Déjà vainqueur lors du Giro en 2022, "Bini" Girmay incarne le cyclisme africain, très peu représenté en dehors des quelques coureurs érythréens et sud-africains.

"Il y a l'amorce du développement en Afrique, mais c'est lent, depuis Daniel Teklehaimanot (...), il n'y a pas beaucoup de coureurs africains dans le peloton, c'est très compliqué", affirme auprès de l'AFP Jean-Jacques Henry, chargé de détection à l'Union cycliste internationale (UCI).

Daniel Teklehaimanot avait marqué l'histoire du cyclisme en devenant le premier érythréen à revêtir un maillot distinctif dans le Tour, le maillot à pois, en 2015.

- "Inspirer" -

"C'est génial de voir ce que Biniam est capable de faire, j'espère que ça va inspirer d'autres jeunes coureurs africains", déclare à l'AFP Ryan Gibbons, maillot de champion d'Afrique du Sud sur le dos et parmi les trois coureurs issus du continent à participer au Tour cette année.

Mais à l'évocation d'une éventuelle mondialisation du peloton, le coureur de la Lidl-Trek grimace. "Pour le moment, je ne pense pas, il n'y a que trois Africains dans le peloton du Tour, et dans le peloton pro je crois qu'il n'y en a que sept (huit en réalité, NDLR), nous n'y sommes pas encore, il y a encore beaucoup de travail."

Le cyclisme peine encore à attirer des coureurs originaires d'autres contrées, le berceau européen restant ultra-majoritaire.

Les Américains, dans le sillage de Greg Lemond et de Lance Armstrong se sont installés dans le peloton, tout comme les Australiens, tandis que le contingent sud-américain est essentiellement composé de Colombiens depuis l'émergence de l'équipe "Cafe de Colombia" dans les années 1980.

Mais l'Asie ne compte que deux représentants au niveau World Tour.

"Pour le développement du cyclisme partout dans le monde, il faut davantage de compétitions sur tous les continents", estime Jean-Jacques Henry.

Et parmi les coureurs détectés par le Breton, un certain Biniam Girmay, qu'il a fait venir pour un stage de trois mois au centre de développement international mis en place par l'UCI à Aigle en Suisse.

Un processus désormais classique pour les espoirs africains repérés lors des championnats nationaux ou continentaux.

"Il y a toujours un temps d'adaptation avec les coureurs qui arrivent d'Afrique", souligne Jean-Jacques Henry, qui précise qu'"ils n'ont que trois à six mois pour intégrer des informations que les Européens ont cinq à dix ans pour assimiler."

- Manque de compétitions -

Selon lui, la faible densité cycliste dans un grand nombre de pays et le manque de compétitions est également un vrai frein à l'émergence de nouveaux talents.

"On a des coureurs qui sont venus chez nous en étant champions nationaux mais ils n'avaient fait que quatre courses dans leur vie, indique l'ancien coureur.
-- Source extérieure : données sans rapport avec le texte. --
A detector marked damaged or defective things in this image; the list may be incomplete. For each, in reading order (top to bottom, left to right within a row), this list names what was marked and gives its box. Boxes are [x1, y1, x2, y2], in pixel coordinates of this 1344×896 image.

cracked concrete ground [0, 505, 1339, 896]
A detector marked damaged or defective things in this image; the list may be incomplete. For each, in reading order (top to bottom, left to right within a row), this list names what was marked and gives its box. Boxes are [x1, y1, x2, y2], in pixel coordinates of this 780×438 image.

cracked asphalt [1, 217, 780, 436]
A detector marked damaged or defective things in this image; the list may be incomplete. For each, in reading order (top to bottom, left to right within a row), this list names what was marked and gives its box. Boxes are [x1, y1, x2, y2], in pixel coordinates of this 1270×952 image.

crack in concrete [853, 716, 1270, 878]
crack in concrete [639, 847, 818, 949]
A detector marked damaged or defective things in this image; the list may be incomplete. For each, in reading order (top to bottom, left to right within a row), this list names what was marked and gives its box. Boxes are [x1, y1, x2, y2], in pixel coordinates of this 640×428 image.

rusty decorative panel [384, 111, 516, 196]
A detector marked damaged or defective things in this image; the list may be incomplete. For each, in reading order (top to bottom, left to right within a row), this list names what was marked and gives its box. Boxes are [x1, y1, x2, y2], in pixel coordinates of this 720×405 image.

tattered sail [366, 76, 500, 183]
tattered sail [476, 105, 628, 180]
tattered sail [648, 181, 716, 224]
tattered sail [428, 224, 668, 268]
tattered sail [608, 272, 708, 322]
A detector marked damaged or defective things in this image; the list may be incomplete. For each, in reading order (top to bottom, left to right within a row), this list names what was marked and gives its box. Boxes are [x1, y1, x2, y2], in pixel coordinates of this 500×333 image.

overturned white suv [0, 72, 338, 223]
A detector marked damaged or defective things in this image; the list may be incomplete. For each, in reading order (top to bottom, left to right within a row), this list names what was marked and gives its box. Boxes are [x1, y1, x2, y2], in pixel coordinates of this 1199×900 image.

Je me souviens d'un champion du Brésil dans les catégories de jeunes qui n'avaient participé qu'à trois courses!"

Et les grandes équipes elles-mêmes sont réticentes à l'idée de recruter des coureurs en provenance de régions peu habituelles dans le peloton.

"Quand on a cherché une équipe professionnelle pour Biniam, on nous disait que c'était trop compliqué avec des problèmes administratifs, des coureurs éloignés qui ne reviennent plus quand ils sont chez eux parce qu'ils n'ont plus le droit de sortir du pays, donc les équipes étaient frileuses avec des coureurs érythréens et africains", se souvient M. Henry.

Le dirigeant pointe aussi les inégalités d'équipements. "L'UCI travaille sur un plan de développement du cyclisme en Erythrée avec le comité olympique, ils nous disent qu'ils ont des vélos d'une autre époque", dit-il.

Une époque où un des leurs ne levait pas les bras sur la plus grande course du monde.